The third panel, ‘The Challenge of Separatism and the Sacrosanctity of Borders‘ was dedicated to the broader aspect of theorization of border studies. The keynote speaker, Dr. Jaume Castan Pinos from the Department of Borderland Studies at the University of Southern Denmark presented his research on the issue of separatism and the supposed sacrosanctity of borders. Using several case studies of the current separatist movements, Dr. Castan Pinos discussed the principal conditions for the emergence and development of the secessionist movements. Chaired by Anya Gromilova from Metropolitan University Prague, the ensuing debate questioned reasons behind the fact that secessionist conflicts are largely absent in the region of the Americas.
The fourth and last panel entitled ‘Indigenous People and Borders in the Americas’ had two distinguished speakers: Louise de Mello from the Universidad Pablo de Olavide in Spain, and Dr. Daniela Pěničková from Charles University in Prague / Anglo-American University. While de Mello’s research on interethnic relations, identities and worldview in Upper Madeira region located in South-Western Amazon in the 19th century focused on historical evolution of identities of indigenous people in a part of what is Brazilian territory today, Pěničková spoke about her ethnographic research in Apache communities in the U.S., presenting her finding related to the history, identity, and sustainability of Southwest Indigenous Communities.
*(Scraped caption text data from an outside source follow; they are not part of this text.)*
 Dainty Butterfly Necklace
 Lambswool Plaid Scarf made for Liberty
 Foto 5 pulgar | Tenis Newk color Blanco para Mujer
The ensuing debate led to a long and fruitful discussion about the physical and imaginary borders in the Americas, but also about the importance of academic research and its applicability, as well as the role of academics in the society. Some of the key problems for which a solution is pending were discussed, drawing from all presenters of the day. Thus, an inspiring intellectual exchange was achieved among the speakers and numerous audience, which made everyone conclude that the event was a success.
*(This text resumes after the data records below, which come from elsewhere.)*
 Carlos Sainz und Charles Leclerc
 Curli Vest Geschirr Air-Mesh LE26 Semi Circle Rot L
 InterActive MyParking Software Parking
In connection with the conference, a virtual exhibit of photographs with content related to the topics of borders in Latin America was presented by Lucia Arguellová of Metropolitan University Prague.
The conference “Borders in the Americas” was organized by Ibero-American Centre (IAC) at Metropolitan University Prague in cooperation with the SIAS Center for Iberoamerican Studies of the Faculty of Arts, Charles University Prague.